Cet ouvrage est une élaboration du commentaire écrit par le mathématicien égyptien Sibṭ al-Māridīnī (c'est-à-dire, un commentaire sur un autre commentaire) sur l'introduction en vers, ou urjūzah, de la science de l'algèbre, composée à l'origine par le mathématicien berbère et homme de lettres Abū Muḥammad ‘Abd-Allāh al-Ishbīlī al-Marrakushī, aussi connu sous le nom d'Ibn al-Yāsamīn, qui mourut en 1204 (en l'an 600 après l'Hégire). Al-Yāsamīn récapitula ses connaissances mathématiques dans un traité appelé le Yāsamīnīyya (Le traité d'al-Yāsamīn). Vers la fin du XVe siècle, les vers d'al-Yāsamīn firent l'objet d'un commentaire en prose, Lum‘a al-Mardinīyya fī Šarh al-Yāsamīnīyya (Le scintillement d'al-Māridīnī dans l'explication du traité d'al-Yāsamīn), par Muhammad ibn Muhammad ibn Ahmad Abū ‘Abdallāh Badr al-Dīn, également nommé Sibt al-Māridīnī, dont la principale contribution fut la description de la périodicité des fractions sexagésimales. L'intérêt pour ce traité était encore bien présent au XVIIIe siècle lorsque le supercommentaire préservé dans ce manuscrit vit le jour. Son auteur, Muhammad ibn Sālim al-Hifnī, naquit en 1689 ou 1690 dans une famille très modeste de la province égyptienne d'ach-Charqiya. Alors qu'il n'était qu'un jeune adolescent, il partit pour le Caire, où il travailla comme copiste de manuscrits jusqu'à ce qu'un bienfaiteur lui permette de se consacrer entièrement aux études religieuses et juridiques. Sa carrière en tant que juriste de l'école Šāfī‘ī et membre actif de l'ordre soufi des Khalwatiyya le conduisit à l'un des postes intellectuels les plus prestigieux du monde islamique.

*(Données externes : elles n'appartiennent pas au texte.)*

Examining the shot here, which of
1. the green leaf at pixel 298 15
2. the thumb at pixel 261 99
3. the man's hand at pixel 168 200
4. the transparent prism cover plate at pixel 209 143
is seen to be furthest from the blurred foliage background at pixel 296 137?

En 1757, il fut nommé directeur de l'université du Caire Al-Azhar et occupa cette fonction jusqu'à sa mort en 1767 ou 1768. Une page au début de cet exemplaire fournit des informations sur ses propriétaires, indiquant qu'il s'agissait d'un legs et qu'il appartint à Musa ibn al-Sayyid Qasim Hajjaj, homme « de l'école de pensée malikite, de la lignée des Hasani, de croyance ash’arite et d'origine andalouse ».